2 AUGUST 1902, Page 24

A BOOK OF ESSAYS.

A Book of Essays. By G. S. Street. (A. Constable and Co. 6s.)—We shall not attempt any general review of the opinions which Mr. Street expresses on topics literary and social. He is at his worst, we think, in his nine essays on "London." These are very much of the " Smellfungus " kind. London "is not to me," he writes, "the centre of art, literature, and intellect: in which regard one can only say that it contains the National Gallery and the British Museum." Yet where does an artist or an author seek recognition but in London? Why is the Strand said to have "malodorous restaurants and uninteresting shops, and loafing, soulless crowds " ? It is at least as good as other London thorough- fares.
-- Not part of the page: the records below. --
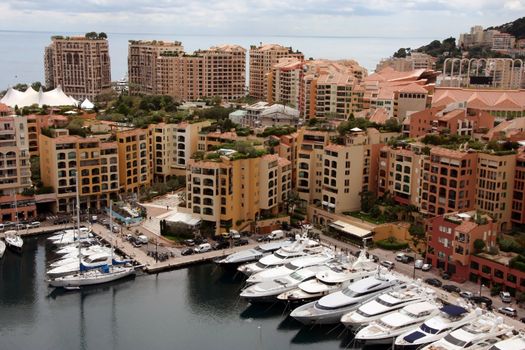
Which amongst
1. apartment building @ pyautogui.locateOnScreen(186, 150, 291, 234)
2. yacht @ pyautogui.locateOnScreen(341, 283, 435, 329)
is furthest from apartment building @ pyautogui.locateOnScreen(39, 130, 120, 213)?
yacht @ pyautogui.locateOnScreen(341, 283, 435, 329)

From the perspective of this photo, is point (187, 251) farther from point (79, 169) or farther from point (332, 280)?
point (79, 169)

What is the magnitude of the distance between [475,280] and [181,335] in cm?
1509

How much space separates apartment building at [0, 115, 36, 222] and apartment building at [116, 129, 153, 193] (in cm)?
654

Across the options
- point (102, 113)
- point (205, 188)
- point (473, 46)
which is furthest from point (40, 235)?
point (473, 46)

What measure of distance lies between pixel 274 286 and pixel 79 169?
18.7 m

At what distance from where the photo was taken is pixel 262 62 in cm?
8762

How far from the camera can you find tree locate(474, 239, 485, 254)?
32156 millimetres

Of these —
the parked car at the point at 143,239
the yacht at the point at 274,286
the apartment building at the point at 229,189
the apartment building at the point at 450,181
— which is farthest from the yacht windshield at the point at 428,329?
the parked car at the point at 143,239

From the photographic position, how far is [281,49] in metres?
88.1

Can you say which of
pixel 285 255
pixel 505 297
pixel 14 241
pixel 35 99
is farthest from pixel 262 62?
pixel 505 297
In the province of literature, there is a defence of Byron, and an appreciation of Anthony Trollope. As to Trollope, we take it that the critics and the public are at variance. People will not read him, though very possibly they ought to. Mr. Street singles out for praise "The Three Clerks," and is, we think, right. But would a sixpenny edition of it pay ? "Twenty Years Since" tenches on themes too grave to be hastily referred to here ; but we may say that it seems to us the best thing in the volume. What Mr. Street lacks more than anything else is style, and the successful essayist, whatever he may have or not have, must have style. But a practised writer who can use the phrase "his virtual and virtuous expulsion from his country" is almost hopeless. How strange the phrase that "dislike and jealousy and disapproval came to a head and set up a prolonged howl !" We read, "It was the custom in his lifetime —echoed since." How can custom be "echoed"? What, again, could be more cumbrous than this?—" How could a man who died at thirty-six and left behind him such a mass of written work— the quality even apart—as did Byron—to say nothing of his reading, and Mr. Prothero'a eight columns of authors—be a libertine steeped in vice and the rest of it?"